The report makes an alarming prediction. By the middle of the century, it says that, in the worst case, no fewer than seven billion people in 60 countries may be faced with water scarcity, although if the right policies are followed this may be brought down to two billion people in 48 nations.

The report is intended as an alarm call, launched in advance of the World Water Forum taking place in Kyoto, Japan this month, when it is hoped that governments and policy makers will make a new commitment to get to grips with the water problem internationally. That, sadly, seems unlikely, especially if the United States and Britain have just invaded Iraq and the world is convulsed by war.

A big difficulty with water is that, at least in the rich West, it is largely taken for granted. After all, it is the most widely-occurring substance, most of the planet being H2O. But the words of Coleridge are apposite: "Water, water everywhere", as the Ancient Mariner said, "Nor any drop to drink".

Although water is the commonest stuff on earth, only 2.53 per cent of it is fresh, while the rest is salt. And of the freshwater, two thirds is locked up in glaciers and permanent snow cover. What is available, in lakes, rivers, aquifers (ground water) and rainfall run-off, is now increasingly coming under pressure from several directions at once.

Population growth is the prime driver. The soaring of human numbers to more than six billion by the millennium meant that water consumption almost doubled in half a century. Between 1970 and 1990 available per capita water supply decreased by one third. Even though birth rates are now slowing, world population is still likely to increase by half as much again, to about 9.3 billion by 2050.

Demand, of course, comes not just from the need to drink, the need to wash and the need to deal with human waste, enormous though these are; the really great calls on water supply come from industry in the developed world, and, in the developing world, from agriculture. Irrigating crops in hot dry countries accounts for 70 per cent of all the water use in the world.

Pollution, from industry, agriculture and not least, human waste, adds another fierce pressure. About two million tons of waste are dumped every day into rivers, lakes and streams, with one liter of waste water sufficient to pollute about eight liters of fresh water. Today's report estimates that across the world there are about 12,000 cubic kilometers of waste water, which is more than the total amount contained in the world's 10 largest river basins at any given moment. Therefore, it suggests, if pollution keeps pace with population growth, the world will in effect lose 18,000 cubic kilometers by 2050 – almost nine times the amount all countries currently use for irrigation.

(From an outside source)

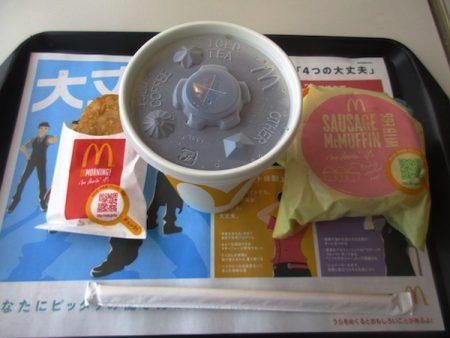 「日本一周」の第1食目。「ソーセージエッグマフィンセット」を食べる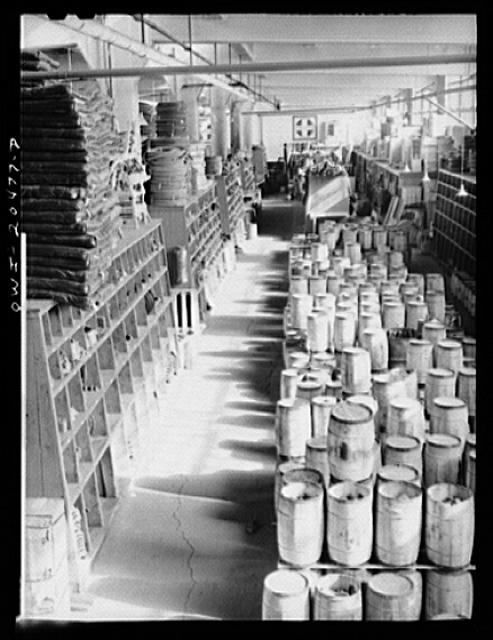 Albuquerque, New Mexico. Part of the Atchison, Topeka and Sant Fe Railroad store department. Over 35,000 different items are carried here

All that's bad enough. But increasing the stress on water supply still further will be climate change, which UN scientists calculate will probably account for about a fifth of the increase in water scarcity. While rainfall is predicted to get heavier in winter in high latitudes, such as Britain and northern Europe, in many drought-prone countries and even some tropical regions it is predicted to decrease further; and water quality will worsen with rising pollution levels and water temperatures.

Yet another difficulty will be the growing urbanization of the world: at present, 48 per cent of the Earth's population lives in towns and cities; by 2030 this will be 60 per cent. Urban areas often have more readily available water supplies than rural ones; their problem is that they concentrate wastes. As the report notes: "Where good waste management is lacking, urban areas are among the world's most life-threatening environments."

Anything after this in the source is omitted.